Ketidaktahuan akan perubahan-perubahan ini berpotensi menimbulkan kesalahan dalam menyusun kalimat maupun dalam memberikan tanggapan terhadap interaksi yang terjadi. Oleh karena itu, pengguna media sosial perlu memahami bahwa penggunaan bahasa di ruang digital juga menuntut pemahaman terhadap aturan dan dinamika yang berlaku (Haliq, 2025).

 

Metode Penelitian dan Landasan Teori 

Metode Penelitian

Artikel ini menggunakan metode studi pustaka sebagai pendekatan utama dalam menggali dan menganalisis berbagai literatur, jurnal ilmiah, buku referensi, serta dokumen terkait lainnya yang membahas penggunaan bahasa Indonesia dalam media sosial, khususnya dalam konteks ejaan, gaya bahasa, dan dampaknya terhadap komunikasi.

Studi pustaka dipilih karena mampu memberikan landasan teoritis yang kuat dan memungkinkan penulis untuk mengidentifikasi tren, permasalahan, serta solusi yang telah dikemukakan oleh para peneliti terdahulu.

Analisis dalam artikel ini dilakukan dengan pendekatan deskriptif-kualitatif, di mana penulis berusaha mendeskripsikan dan menginterpretasikan fenomena penggunaan bahasa tidak baku di media sosial secara sistematis.
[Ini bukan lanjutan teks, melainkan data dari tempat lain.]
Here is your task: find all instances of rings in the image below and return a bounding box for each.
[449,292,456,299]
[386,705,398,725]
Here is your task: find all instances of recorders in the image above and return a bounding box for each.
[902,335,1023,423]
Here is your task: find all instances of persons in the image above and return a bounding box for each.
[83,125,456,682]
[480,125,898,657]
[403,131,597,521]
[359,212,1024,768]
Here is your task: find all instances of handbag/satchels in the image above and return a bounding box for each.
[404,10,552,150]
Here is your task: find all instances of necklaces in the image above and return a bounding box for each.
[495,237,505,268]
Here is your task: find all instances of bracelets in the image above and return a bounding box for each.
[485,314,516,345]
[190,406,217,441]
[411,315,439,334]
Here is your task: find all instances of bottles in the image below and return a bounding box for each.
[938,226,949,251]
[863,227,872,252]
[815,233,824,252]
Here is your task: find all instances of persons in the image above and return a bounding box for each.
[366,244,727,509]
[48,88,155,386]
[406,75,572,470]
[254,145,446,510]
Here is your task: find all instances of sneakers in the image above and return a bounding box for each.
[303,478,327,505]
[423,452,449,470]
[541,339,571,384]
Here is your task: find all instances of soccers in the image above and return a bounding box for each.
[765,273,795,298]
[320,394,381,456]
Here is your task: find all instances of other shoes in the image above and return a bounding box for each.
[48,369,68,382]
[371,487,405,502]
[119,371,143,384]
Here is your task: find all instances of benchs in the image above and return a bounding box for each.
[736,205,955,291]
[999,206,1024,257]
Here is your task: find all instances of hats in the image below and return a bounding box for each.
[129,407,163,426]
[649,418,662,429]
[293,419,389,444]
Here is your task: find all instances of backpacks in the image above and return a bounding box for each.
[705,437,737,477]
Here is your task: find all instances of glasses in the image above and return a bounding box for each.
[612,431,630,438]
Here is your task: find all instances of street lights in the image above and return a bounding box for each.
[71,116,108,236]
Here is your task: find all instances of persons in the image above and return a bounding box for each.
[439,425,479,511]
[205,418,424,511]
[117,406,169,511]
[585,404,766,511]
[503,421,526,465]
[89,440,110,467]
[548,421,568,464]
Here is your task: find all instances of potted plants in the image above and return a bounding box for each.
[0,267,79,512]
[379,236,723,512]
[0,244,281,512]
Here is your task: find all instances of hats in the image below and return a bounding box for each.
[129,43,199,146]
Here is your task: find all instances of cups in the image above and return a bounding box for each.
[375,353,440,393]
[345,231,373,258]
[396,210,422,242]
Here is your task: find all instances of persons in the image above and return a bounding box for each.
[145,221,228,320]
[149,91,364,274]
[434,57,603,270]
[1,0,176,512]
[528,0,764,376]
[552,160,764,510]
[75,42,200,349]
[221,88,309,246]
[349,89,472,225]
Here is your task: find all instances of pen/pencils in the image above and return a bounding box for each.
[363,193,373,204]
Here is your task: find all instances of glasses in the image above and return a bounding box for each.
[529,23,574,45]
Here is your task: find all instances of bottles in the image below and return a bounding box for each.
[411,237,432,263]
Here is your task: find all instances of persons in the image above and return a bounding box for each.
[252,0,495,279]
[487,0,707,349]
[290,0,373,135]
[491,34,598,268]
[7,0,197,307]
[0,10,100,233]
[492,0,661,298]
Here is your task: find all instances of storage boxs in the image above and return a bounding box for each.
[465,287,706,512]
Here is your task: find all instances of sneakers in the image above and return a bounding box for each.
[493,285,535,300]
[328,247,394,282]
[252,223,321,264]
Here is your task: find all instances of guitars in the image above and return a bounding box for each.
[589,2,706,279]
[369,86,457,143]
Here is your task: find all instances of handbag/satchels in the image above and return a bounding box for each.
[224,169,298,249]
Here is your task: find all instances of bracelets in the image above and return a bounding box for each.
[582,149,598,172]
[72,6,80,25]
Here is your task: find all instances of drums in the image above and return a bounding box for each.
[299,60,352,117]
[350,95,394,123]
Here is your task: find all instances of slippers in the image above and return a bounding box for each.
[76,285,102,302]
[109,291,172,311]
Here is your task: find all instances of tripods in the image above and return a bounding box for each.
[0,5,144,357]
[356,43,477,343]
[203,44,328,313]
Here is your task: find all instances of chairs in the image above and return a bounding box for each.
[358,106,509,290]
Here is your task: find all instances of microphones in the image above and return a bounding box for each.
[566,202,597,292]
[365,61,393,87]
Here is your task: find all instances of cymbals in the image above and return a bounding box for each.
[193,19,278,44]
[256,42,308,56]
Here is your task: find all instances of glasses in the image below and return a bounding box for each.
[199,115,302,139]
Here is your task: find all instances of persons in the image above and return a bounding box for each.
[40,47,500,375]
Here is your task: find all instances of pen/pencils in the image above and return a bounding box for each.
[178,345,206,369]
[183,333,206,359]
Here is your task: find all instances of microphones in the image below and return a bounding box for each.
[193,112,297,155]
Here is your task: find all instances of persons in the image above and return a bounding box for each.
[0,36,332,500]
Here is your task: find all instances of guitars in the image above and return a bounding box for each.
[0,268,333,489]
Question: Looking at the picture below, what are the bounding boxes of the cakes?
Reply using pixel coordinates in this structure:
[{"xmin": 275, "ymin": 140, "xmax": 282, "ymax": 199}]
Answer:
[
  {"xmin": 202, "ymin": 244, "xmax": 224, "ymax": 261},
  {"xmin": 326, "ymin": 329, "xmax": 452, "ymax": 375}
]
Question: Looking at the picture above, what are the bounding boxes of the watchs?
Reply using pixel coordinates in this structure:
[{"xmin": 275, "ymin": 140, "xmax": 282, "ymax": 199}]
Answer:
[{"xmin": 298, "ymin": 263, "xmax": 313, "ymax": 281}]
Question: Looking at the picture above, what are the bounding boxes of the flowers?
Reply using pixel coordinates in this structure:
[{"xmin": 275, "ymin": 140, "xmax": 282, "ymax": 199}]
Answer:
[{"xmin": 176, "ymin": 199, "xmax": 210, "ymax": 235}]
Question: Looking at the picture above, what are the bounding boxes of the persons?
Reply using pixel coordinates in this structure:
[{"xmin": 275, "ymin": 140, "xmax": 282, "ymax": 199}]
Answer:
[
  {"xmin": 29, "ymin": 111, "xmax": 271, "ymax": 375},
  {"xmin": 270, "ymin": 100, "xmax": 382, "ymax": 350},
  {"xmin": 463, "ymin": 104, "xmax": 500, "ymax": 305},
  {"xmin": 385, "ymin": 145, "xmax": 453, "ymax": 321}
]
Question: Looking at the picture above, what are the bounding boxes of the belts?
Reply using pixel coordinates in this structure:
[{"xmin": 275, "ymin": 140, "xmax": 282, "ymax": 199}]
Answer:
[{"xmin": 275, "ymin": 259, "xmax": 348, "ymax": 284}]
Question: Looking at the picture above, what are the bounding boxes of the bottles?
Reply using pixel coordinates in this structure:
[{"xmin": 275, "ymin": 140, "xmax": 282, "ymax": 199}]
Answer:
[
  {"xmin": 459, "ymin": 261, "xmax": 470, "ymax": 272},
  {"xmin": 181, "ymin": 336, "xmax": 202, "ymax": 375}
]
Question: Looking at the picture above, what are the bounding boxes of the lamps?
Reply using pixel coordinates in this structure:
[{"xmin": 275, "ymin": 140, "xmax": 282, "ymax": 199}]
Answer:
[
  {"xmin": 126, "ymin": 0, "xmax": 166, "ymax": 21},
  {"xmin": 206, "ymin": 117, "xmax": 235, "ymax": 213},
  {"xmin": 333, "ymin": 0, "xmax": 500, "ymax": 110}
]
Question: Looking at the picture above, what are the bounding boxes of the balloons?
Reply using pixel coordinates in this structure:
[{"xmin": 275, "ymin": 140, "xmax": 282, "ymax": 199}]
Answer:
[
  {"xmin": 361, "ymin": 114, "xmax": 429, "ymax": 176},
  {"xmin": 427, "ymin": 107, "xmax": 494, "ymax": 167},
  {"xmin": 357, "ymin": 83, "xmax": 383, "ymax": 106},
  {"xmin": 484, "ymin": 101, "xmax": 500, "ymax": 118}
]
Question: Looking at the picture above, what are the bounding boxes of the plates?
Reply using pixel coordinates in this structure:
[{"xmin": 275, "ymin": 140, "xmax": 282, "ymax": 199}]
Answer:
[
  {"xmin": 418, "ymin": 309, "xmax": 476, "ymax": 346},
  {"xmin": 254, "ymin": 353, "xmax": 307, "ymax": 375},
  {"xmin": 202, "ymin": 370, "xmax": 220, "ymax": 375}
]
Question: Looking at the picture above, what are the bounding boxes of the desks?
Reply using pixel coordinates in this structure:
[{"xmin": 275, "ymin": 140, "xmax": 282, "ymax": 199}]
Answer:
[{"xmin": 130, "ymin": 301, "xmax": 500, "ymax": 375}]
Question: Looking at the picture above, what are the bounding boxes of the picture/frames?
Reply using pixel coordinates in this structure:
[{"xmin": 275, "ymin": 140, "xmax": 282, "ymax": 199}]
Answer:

Pendekatan ini bertujuan untuk memahami tidak hanya bagaimana kesalahan ejaan terjadi, tetapi juga mengapa hal tersebut dapat menjadi kebiasaan dalam interaksi digital masyarakat modern, khususnya di kalangan generasi muda.

Landasan Teori

Pengertian Analisis Kesalahan Berbahasa

Dalam bidang linguistik terapan dan pendidikan bahasa, analisis kesalahan berbahasa merupakan suatu pendekatan penting yang digunakan untuk mengamati, memahami, dan memperbaiki kesalahan dalam penggunaan bahasa.

Menurut Tarigan, Djago dan Lilis Siti Sulistyaningsih (1996/1997:25), analisis kesalahan berbahasa adalah suatu prosedur sistematis yang mencakup beberapa tahap kerja, yakni mengumpulkan contoh kesalahan berbahasa (korpus), mengidentifikasi jenis-jenis kesalahan tersebut, menjelaskan penyebabnya, mengklasifikasikan bentuk kesalahan, serta menilai tingkat keseriusan atau kekritisan kesalahan tersebut. (Ginting,2020)

Sementara itu, Pranomo (1996) menjelaskan bahwa analisis kesalahan berbahasa merupakan bagian dari kajian teori interlanguage, yaitu bentuk bahasa antara yang digunakan oleh pembelajar ketika sedang dalam proses menguasai bahasa kedua (B2).

Dalam hal ini, kesalahan berbahasa dipahami sebagai hal yang tak terhindarkan dalam proses belajar bahasa. Pranomo juga menegaskan bahwa analisis kesalahan bukan hanya berfungsi sebagai alat evaluasi, tetapi juga sebagai strategi untuk memahami faktor penyebab kekeliruan serta membantu menyusun pendekatan pembelajaran yang lebih efektif. (Ginting,2020)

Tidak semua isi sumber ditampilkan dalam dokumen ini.